FreeCast Inc
- Type: Private
- Industry: Video on demand, Streaming, Internet TV
- Founded: 2011
- Headquarters: Orlando, Florida, U.S.
- Area served: United States
- Key people: William Mobley (founder and CEO); Gary Engel (CMO);
- Products: Rabbit TV (discontinued); SelectTV; FreeCast Home;
- Website: freecast.com

= FreeCast =

American digital media company

FreeCast, Inc. is an American digital media distribution company headquartered in Orlando, Florida. The company operates as an aggregation platform that helps users connect and manage their streaming subscriptions in one place and provides access to internet-delivered streaming channels, free ad-supported streaming television (FAST) channels, and over-the-air broadcast television through a unified interface.

==History==

FreeCast was founded in 2011 by William Mobley, who is the CEO of the company. In its early years, FreeCast operated as a search engine for web video content, actively locating and categorizing a significant volume of new videos daily across 5000 categorized channels. Additionally, the company introduced a Facebook app that allowed users to watch video programming directly from their Facebook page.

===Rabbit TV===

Primary product of the company is Rabbit TV, which is a web-based virtual library of entertainment media created in collaboration with A. J. Khubani's company, Telebrands. In 2012, the company, in partnership with Telebrands, transformed its service into a physical device known as Rabbit TV. This product was subsequently sold through major U.S. retailers in the form of a USB stick, providing users with access to a web-based guide interface.

Rabbit TV functions by aggregating links to various digital media sources, including TV shows, news broadcasts, live sporting events, movies, music, and radio stations. Following the achievement of one million paid subscribers, FreeCast announced plans for further Rabbit TV development, including enhancements such as increased social media integration, compatibility with multiple devices, and the introduction of a la carte programming packages.

===SelectTV ===

In 2017, FreeCast ended the partnership with Telebrands and Rabbit TV was discontinued. The company introduced a new platform called SelectTV which operates as an aggregation service which unifies the user's existing streaming subscriptions alongside 700 additional live and on-demand channels through SmartGuide interface. The service is accessible through internet as a software application on all Wi-Fi enabled devices including Smart TV's, streaming devices, mobile phones, tablets and computers.

=== FreeCast Home ===
In April 2023, FreeCast announced FreeCast Home at the NAB Show in Las Vegas.
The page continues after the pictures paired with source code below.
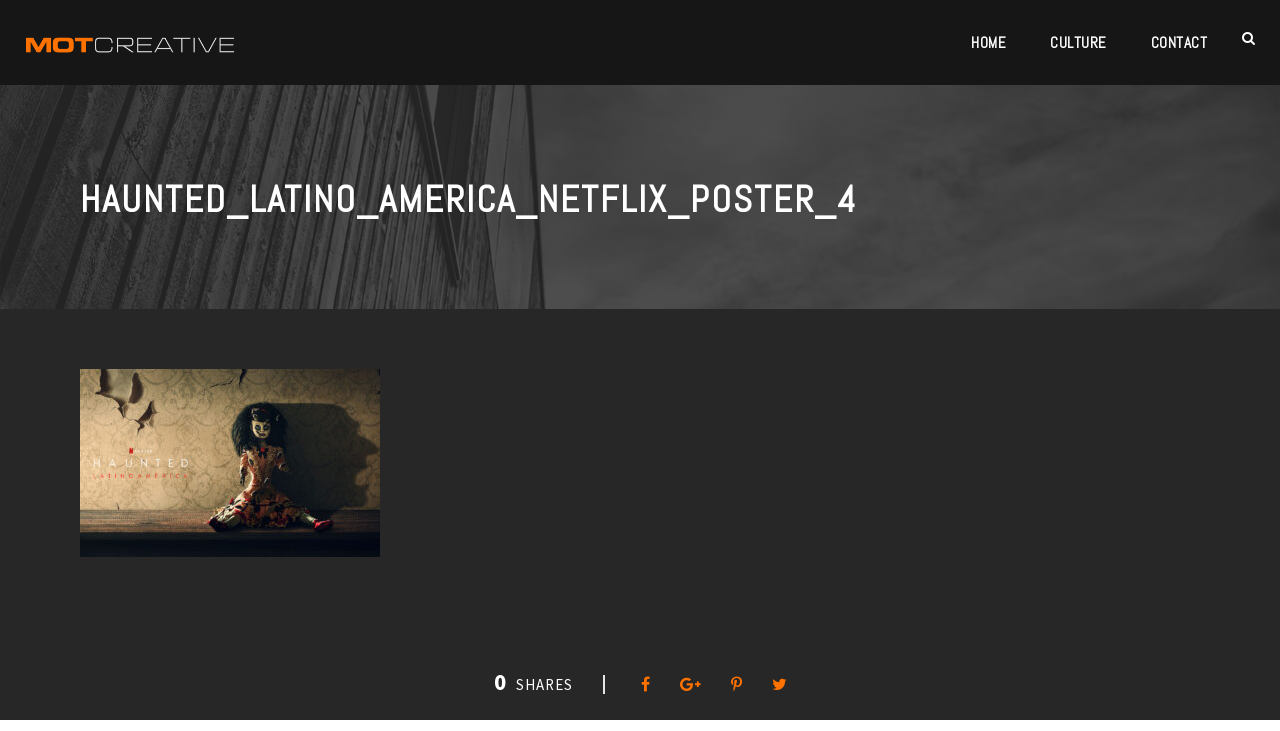

--- FILE ---
content_type: text/html; charset=utf-8
request_url: https://www.google.com/recaptcha/api2/aframe
body_size: 248
content:
<!DOCTYPE HTML><html><head><meta http-equiv="content-type" content="text/html; charset=UTF-8"></head><body><script nonce="I_g25G-sAwKG0K0J0SNisA">/** Anti-fraud and anti-abuse applications only. See google.com/recaptcha */ try{var clients={'sodar':'https://pagead2.googlesyndication.com/pagead/sodar?'};window.addEventListener("message",function(a){try{if(a.source===window.parent){var b=JSON.parse(a.data);var c=clients[b['id']];if(c){var d=document.createElement('img');d.src=c+b['params']+'&rc='+(localStorage.getItem("rc::a")?sessionStorage.getItem("rc::b"):"");window.document.body.appendChild(d);sessionStorage.setItem("rc::e",parseInt(sessionStorage.getItem("rc::e")||0)+1);localStorage.setItem("rc::h",'1769309274635');}}}catch(b){}});window.parent.postMessage("_grecaptcha_ready", "*");}catch(b){}</script></body></html>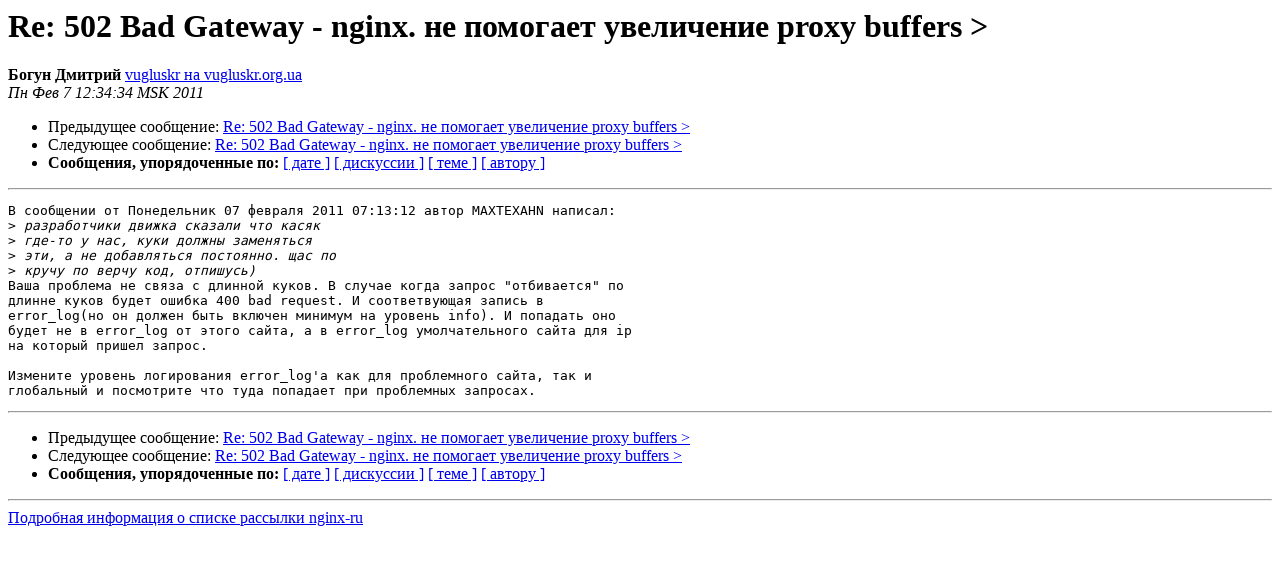

--- FILE ---
content_type: text/html
request_url: https://mailman.nginx.org/pipermail/nginx-ru/2011-February/039604.html
body_size: 3502
content:
<!DOCTYPE HTML PUBLIC "-//W3C//DTD HTML 3.2//EN">
<HTML>
 <HEAD>
   <TITLE> Re: 502 Bad Gateway - nginx.  не помогает увеличение proxy buffers &gt;
   </TITLE>
   <LINK REL="Index" HREF="index.html" >
   <LINK REL="made" HREF="mailto:nginx-ru%40nginx.org?Subject=Re%3A%20%3D%3FUTF-8%3FB%3FUmU6IDUwMiBCYWQgR2F0ZXdheSAtIG5naW54LiAg0L3QtSDQv9C%2B0LzQvtCz0LA%3D%3F%3D%0A%09%3D%3FUTF-8%3FB%3F0LXRgiDRg9Cy0LXQu9C40YfQtdC90LjQtSBwcm94eSBidWZmZXJzID4%3D%3F%3D&In-Reply-To=%3C201102071134.34952.vugluskr%40vugluskr.org.ua%3E">
   <META NAME="robots" CONTENT="index,nofollow">
   <META http-equiv="Content-Type" content="text/html; charset=koi8-r">
   <LINK REL="Previous"  HREF="039598.html">
   <LINK REL="Next"  HREF="039606.html">
 </HEAD>
 <BODY BGCOLOR="#ffffff">
   <H1>Re: 502 Bad Gateway - nginx.  не помогает увеличение proxy buffers &gt;</H1>
    <B>Богун Дмитрий</B> 
    <A HREF="mailto:nginx-ru%40nginx.org?Subject=Re%3A%20%3D%3FUTF-8%3FB%3FUmU6IDUwMiBCYWQgR2F0ZXdheSAtIG5naW54LiAg0L3QtSDQv9C%2B0LzQvtCz0LA%3D%3F%3D%0A%09%3D%3FUTF-8%3FB%3F0LXRgiDRg9Cy0LXQu9C40YfQtdC90LjQtSBwcm94eSBidWZmZXJzID4%3D%3F%3D&In-Reply-To=%3C201102071134.34952.vugluskr%40vugluskr.org.ua%3E"
       TITLE="Re: 502 Bad Gateway - nginx.  не помогает увеличение proxy buffers &gt;">vugluskr на vugluskr.org.ua
       </A><BR>
    <I>Пн Фев  7 12:34:34 MSK 2011</I>
    <P><UL>
        <LI>Предыдущее сообщение: <A HREF="039598.html">Re: 502 Bad Gateway - nginx. не помогает увеличение proxy buffers &gt;
</A></li>
        <LI>Следующее сообщение: <A HREF="039606.html">Re: 502 Bad Gateway - nginx.  не помогает увеличение proxy buffers &gt;
</A></li>
         <LI> <B>Сообщения, упорядоченные по:</B> 
              <a href="date.html#39604">[ дате ]</a>
              <a href="thread.html#39604">[ дискуссии ]</a>
              <a href="subject.html#39604">[ теме ]</a>
              <a href="author.html#39604">[ автору ]</a>
         </LI>
       </UL>
    <HR>  
<!--beginarticle-->
<PRE>В сообщении от Понедельник 07 февраля 2011 07:13:12 автор MAXTEXAHN написал:
&gt;<i> разработчики движка сказали что касяк
</I>&gt;<i> где-то у нас, куки должны заменяться
</I>&gt;<i> эти, а не добавляться постоянно. щас по
</I>&gt;<i> кручу по верчу код, отпишусь)
</I>Ваша проблема не связа с длинной куков. В случае когда запрос &quot;отбивается&quot; по 
длинне куков будет ошибка 400 bad request. И соответвующая запись в 
error_log(но он должен быть включен минимум на уровень info). И попадать оно 
будет не в error_log от этого сайта, а в error_log умолчательного сайта для ip 
на который пришел запрос.

Измените уровень логирования error_log'а как для проблемного сайта, так и 
глобальный и посмотрите что туда попадает при проблемных запросах.
</PRE>














<!--endarticle-->
    <HR>
    <P><UL>
        <!--threads-->
	<LI>Предыдущее сообщение: <A HREF="039598.html">Re: 502 Bad Gateway - nginx. не помогает увеличение proxy buffers &gt;
</A></li>
	<LI>Следующее сообщение: <A HREF="039606.html">Re: 502 Bad Gateway - nginx.  не помогает увеличение proxy buffers &gt;
</A></li>
         <LI> <B>Сообщения, упорядоченные по:</B> 
              <a href="date.html#39604">[ дате ]</a>
              <a href="thread.html#39604">[ дискуссии ]</a>
              <a href="subject.html#39604">[ теме ]</a>
              <a href="author.html#39604">[ автору ]</a>
         </LI>
       </UL>
<hr>
<a href="http://nginx.org/mailman/listinfo/nginx-ru">Подробная информация о списке рассылки nginx-ru</a><br>
</body></html>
The system is a whole-home streaming device that integrates an ATSC 3.0 tuner to receive over-the-air NextGen TV signals alongside web-delivered linear and on-demand programming. The device includes local DVR storage which is expandable via USB and is priced at a one-time retail charge of $200.

In January 2024, FreeCast filed with the U.S. Securities and Exchange Commission for a direct listing on the Nasdaq stock exchange with a plan for existing stockholders to sell approximately 9 million shares in order to raise around $23 million. In June 2024, FreeCast added Free Movies Plus to its platform which is a FAST channel operated by OTT Studio.